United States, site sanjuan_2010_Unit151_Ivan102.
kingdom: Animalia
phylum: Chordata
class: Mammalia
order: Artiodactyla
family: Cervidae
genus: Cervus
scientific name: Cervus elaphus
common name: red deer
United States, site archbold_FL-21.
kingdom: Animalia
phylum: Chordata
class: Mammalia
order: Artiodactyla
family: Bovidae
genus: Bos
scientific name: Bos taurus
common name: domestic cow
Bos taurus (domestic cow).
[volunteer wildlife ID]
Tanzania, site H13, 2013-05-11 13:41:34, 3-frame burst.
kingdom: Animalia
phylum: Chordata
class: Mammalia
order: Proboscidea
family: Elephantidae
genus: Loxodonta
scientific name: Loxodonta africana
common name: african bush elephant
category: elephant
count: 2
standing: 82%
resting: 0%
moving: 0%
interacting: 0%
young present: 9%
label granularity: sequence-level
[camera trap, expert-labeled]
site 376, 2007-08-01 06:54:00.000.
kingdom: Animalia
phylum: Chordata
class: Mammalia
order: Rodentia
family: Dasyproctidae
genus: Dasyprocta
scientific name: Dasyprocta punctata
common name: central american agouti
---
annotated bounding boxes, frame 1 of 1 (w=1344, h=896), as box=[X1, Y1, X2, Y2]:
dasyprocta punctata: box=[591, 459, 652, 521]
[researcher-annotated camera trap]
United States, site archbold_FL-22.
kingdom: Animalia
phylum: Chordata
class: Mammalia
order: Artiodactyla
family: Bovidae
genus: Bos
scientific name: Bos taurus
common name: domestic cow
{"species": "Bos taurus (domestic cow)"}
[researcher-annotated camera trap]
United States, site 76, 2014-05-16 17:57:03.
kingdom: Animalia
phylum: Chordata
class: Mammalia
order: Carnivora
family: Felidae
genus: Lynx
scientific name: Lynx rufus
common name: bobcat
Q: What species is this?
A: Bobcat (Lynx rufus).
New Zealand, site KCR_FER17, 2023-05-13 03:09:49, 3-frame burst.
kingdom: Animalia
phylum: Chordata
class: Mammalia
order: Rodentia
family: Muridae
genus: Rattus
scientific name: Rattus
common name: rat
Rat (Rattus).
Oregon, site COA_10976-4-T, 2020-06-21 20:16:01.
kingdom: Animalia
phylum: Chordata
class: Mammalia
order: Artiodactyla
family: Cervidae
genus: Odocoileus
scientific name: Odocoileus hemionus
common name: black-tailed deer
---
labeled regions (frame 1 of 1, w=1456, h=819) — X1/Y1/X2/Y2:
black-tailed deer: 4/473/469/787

§ **Exercise description**
Copy each line above holding "burst".

§ **Solved exercise**
Tanzania, site H13, 2013-05-11 13:41:34, 3-frame burst.
New Zealand, site KCR_FER17, 2023-05-13 03:09:49, 3-frame burst.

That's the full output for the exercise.